Na colocação em serviço, verifique a configuração colaborativa de velocidade e separação com base na avaliação de riscos e teste se o braço para ao receber um leve empurrão. Um cobot de soldagem exige que o bico, o revestimento interno e a ponta de contato sejam verificados a cada turno, além de uma verificação de calibração mensal para garantir que o percurso programado ainda corresponda ao real. Registre as horas de uso da tocha e mantenha um kit de peças de desgaste por perto; um cobot de soldagem que solta uma salpicadura no meio da junta geralmente indica que a ponta deveria ter sido trocada antes, e um cobot de soldagem recompensa um simples registro dessas substituições. Um cobot de soldagem também deve receber, anualmente, uma verificação de torque na sua base de fixação, pois um pedestal frouxo é a causa silenciosa do desvio da junta — problema que a calibração sozinha não resolve.

Perguntas Frequentes

O que é um cobot de soldagem e como ele difere de um robô industrial?

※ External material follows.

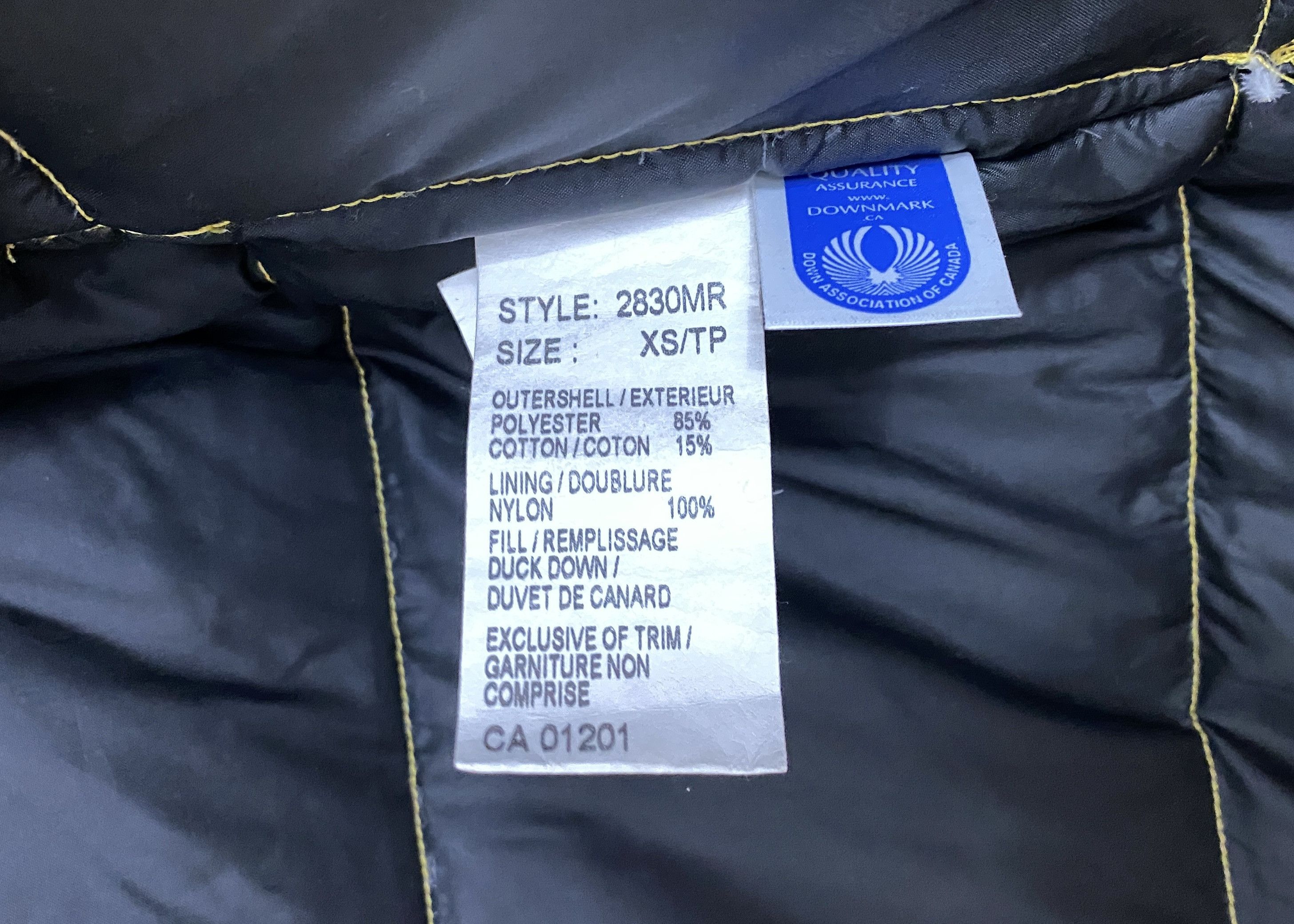 Canada Goose Authentic Men's Canada Goose Down Vest Gilet Jacket Size XS Size US XS / EU 42 / 0 - 9 Thumbnail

Um cobot de soldagem é um braço colaborativo com limitação de força, projetado para compartilhar uma bancada com pessoas, enquanto um robô industrial solda dentro de uma célula protegida. O cobot para ao entrar em contato e é programado por meio de guiamento manual, o que o torna adequado para pequenas séries. A célula industrial supera o cobot em velocidade e capacidade de operação contínua para grandes volumes e peças repetitivas, nas quais a instalação de uma cerca de segurança se paga sozinha.

Um cobot de soldagem é seguro sem uma cerca de segurança?

Um cobot de soldagem pode operar sem uma cerca rígida dentro de uma zona colaborativa avaliada conforme a norma ISO/TS 15066, pois suas juntas limitam a força exercida no contato. O arco elétrico, os gases e a ponta aquecida continuam sendo perigos, portanto ainda são obrigatórios a extração local de fumos e a sinalização clara da zona quente. Uma avaliação de riscos documentada define exatamente o limite dessa zona e a velocidade máxima permitida.

Quais normas regulamentam robôs colaborativos de soldagem?

A ISO/TS 15066 abrange a operação colaborativa e os limites de força, a ANSI/RIA R15.06 com a ISO 10218 abrange a segurança dos robôs e a OSHA 29 CFR 1910.252 adiciona regras de ventilação e incêndio de soldagem. A conformidade começa com uma avaliação de riscos, não com a remoção da cerca, porque os perigos do processo de solda permanecem presentes mesmo a baixa velocidade.

De quanto carga útil precisa um cobot de solda?

Tamanho da carga útil da tocha, vestido de cabo e o pior momento da peça em pleno alcance, mantendo a reserva para que a costura permaneça precisa. A liga fina ou refletora pode precisar de uma configuração mais lenta e de menor força que consuma o ciclo de trabalho. Uma prova no material real confirma o braço escolhido antes da compra e evita uma devolução.

Um cobot de solda consegue lidar com alumínio e inoxidável?

Um cobot de soldagem opera alumínio e aço inoxidável com a tocha adequada, o alimentador de empurrar-puxar e o gás de proteção, sendo programado por meio da condução manual da junta. Materiais reflexivos e finos exigem parâmetros ajustados e preparação limpa, pois a contaminação causa porosidade. O braço repete o percurso salvo, portanto a consistência depende de a primeira soldagem ensinada estar correta.

Qual manutenção mantém um cobot de soldagem preciso?

Verifique o bico, o revestimento interno e a ponta de contato a cada turno e remova respingos precocemente. Realize uma verificação de calibração mensal para garantir que o percurso ensinado ainda corresponda à realidade, e registre as horas de uso da tocha em comparação com um kit de consumíveis. Um cobot de soldagem que desvia no meio da junta normalmente indica uma ponta desgastada ou uma braçadeira de terra com resistência crescente, problema que deveria ter sido identificado mais cedo.